Altrad has also invested in the southern French city in another way: in 2011, despite never having seen a rugby match before, he took over the Montpellier Hérault Club to save it from bankruptcy; the city stadium has since been renamed after him. He praises the solidarity of the sport and parallels it to his management style: “The concept of competition is war, with one survivor: I personally dispute this. In competition I think you should work with everyone, including your competitors.”

His approach has paid off. Thanks to relentless expansion and acquisition wherever and whenever possible, continental Europe now represents just 38 per cent of the group’s revenue, the UK 27 per cent, and emerging markets in the Pacific, Middle East, Asia and Africa the rest. In recognition of his achievements he won Ernst and Young’s prestigious World Entrepreneur of the Year award in 2015, the first Frenchman to do so. “In a company, if you don’t grow you disappear,” he says matter-of-factly. “That is the challenge that an entrepreneur should face.”

Yet he has done it sensitively, with a clear instinct for working internationally and a humility likely born of his past experiences. “One of the big mistakes that groups make is to say: I experimented with something and it works so I’ll go to China and do the same thing and that will work. That is absolutely wrong. You have to accept the culture of the country you are going into.” There is purposefully no official language at Altrad Group and at global gatherings he relies on simultaneous translation, explaining: “The message will be wrong if you’re not speaking your own language.”

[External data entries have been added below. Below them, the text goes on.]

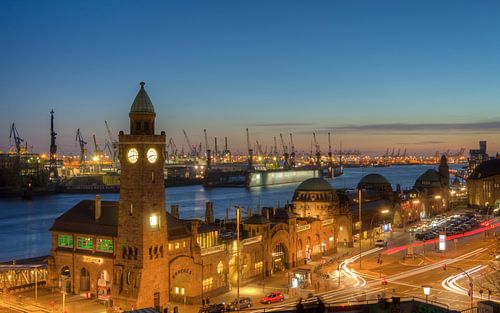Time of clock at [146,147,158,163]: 8:14
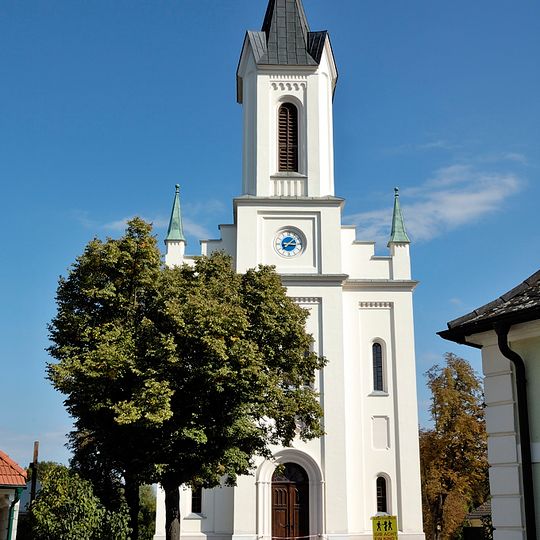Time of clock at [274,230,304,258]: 3:08
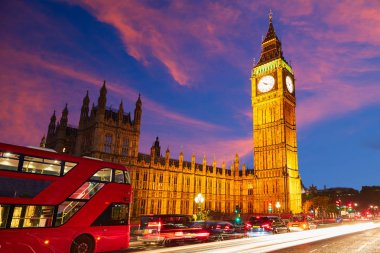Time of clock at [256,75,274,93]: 4:17
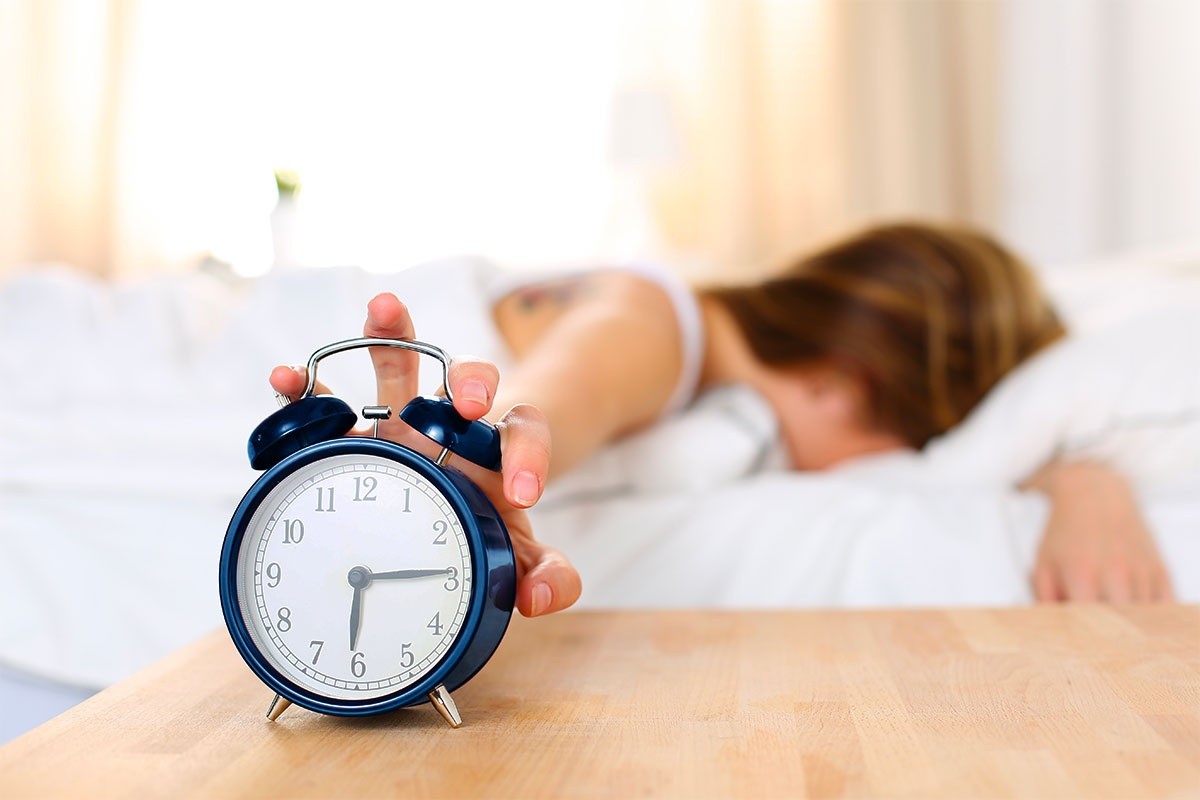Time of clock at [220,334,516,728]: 6:14
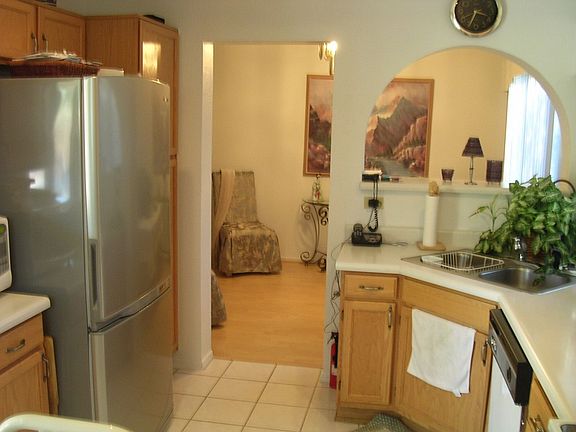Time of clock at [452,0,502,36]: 3:34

One of the biggest challenges he has had to face is something he could do next to nothing about: xenophobia. “When I started my company it was really difficult,” he says, shaking his head. When he needed 30,000 French francs (about €6,000) from a bank in 1985 to first form his company, his request was refused. “If you’re French you only have to prove yourself once, then it’s next topic, finished,” he adds. “As a foreigner, you have to prove yourself not once but 10 times.”

His solution was to just keep going. In 2014 he was awarded the Legion of Honour, and these days banks don’t bat an eyelid when he asks for money. Yet identity remains an unresolved issue, one he is currently exploring in his (fourth) work of fiction. He has also written several books on entrepreneurship, the latest of which – about “co-opetition”, a hybrid of co-operation and competition – was discussed at last year’s annual Altrad Group seminar, which was attended by Nicolas Sarkozy and Tony Blair.

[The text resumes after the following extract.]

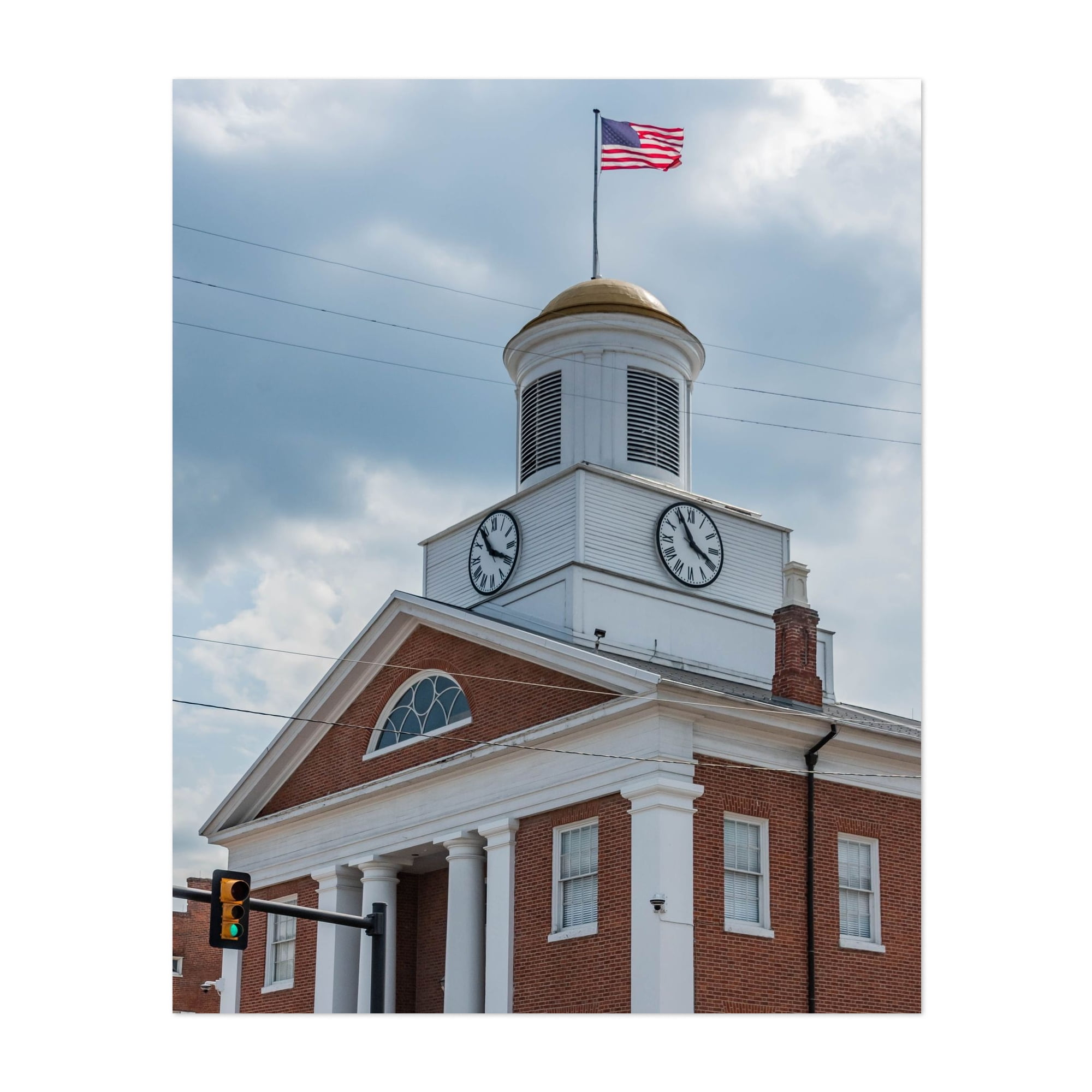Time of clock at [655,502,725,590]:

His reputation has become such that a rumour circulated he might stand for mayor of Montpellier this year. He denies it but, whatever he turns his hand to next, it’s clear he isn’t planning to slow down. “A Bedouin has no boundary,” he says. “He just wakes up, takes his caravan and tries to survive. This is really what I am.”

The rules:

  1. What time do you like to be at your desk?
    By 8am at the latest.

  2. Are tough decisions best taken by one person or by a group?
    I think a decision has to be made by one man but, nevertheless, he has to listen and take different perspectives into account.

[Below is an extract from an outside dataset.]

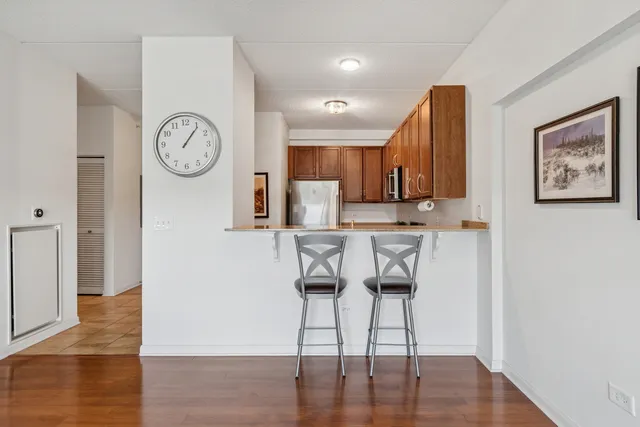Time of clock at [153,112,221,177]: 1:06
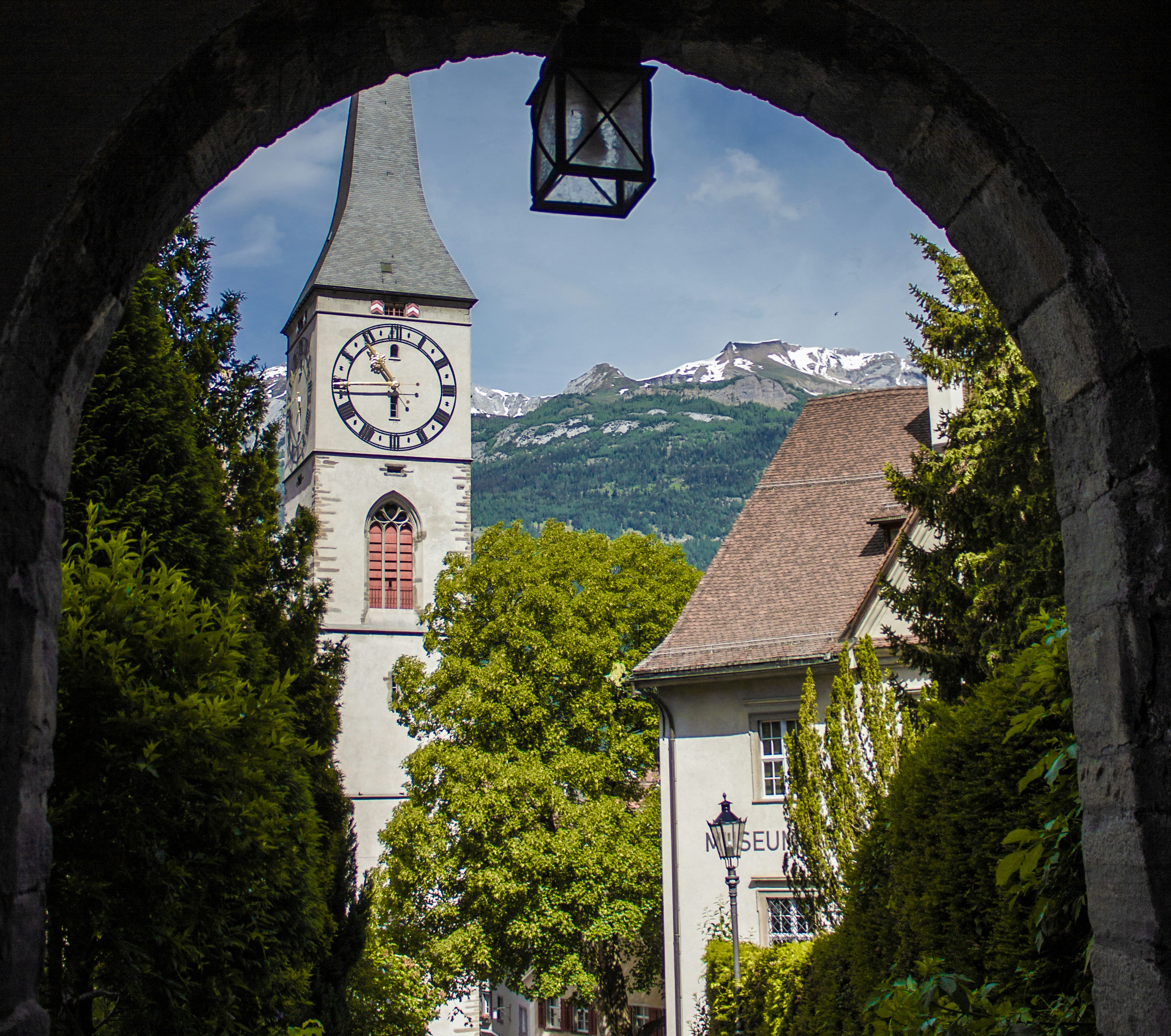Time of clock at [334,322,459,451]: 5:53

  3. Do you want to be liked or respected?
    Hopefully both.

  4. Where do you go for advice?
    I stay alone and find the solution through work. Also, reading classic literature and modern writers.

  5. Do you socialise with your team after work has finished?
    I don’t have enough time to be wildly social. I get invitations but I don’t usually go.

  6. What would your key management advice be?
    To succeed you have to be focused.

  7. Is it OK for employees to disagree with you?
    Yes! All the time.

  8. Have you ever made a mistake that you wish you could take back?
    No. There have been a lot of mistakes but nothing major.

  9. Where is the best place to prepare for leadership: MBA school or on the job?
    On the job.

  10. Do you read management books?
    I have written my own management books but I used several references to complete mine: Nicole Aubert and Vincent de Gaulejac’s Le Coût de l’Excellence; Jim Collins’ Good to Great, Tom Peters and Robert H Waterman’s In Search of Excellence: Lessons from America’s Best-run Companies and Simon Sinek’s Start with Why: How Great Leaders Inspire Everyone to Take Action.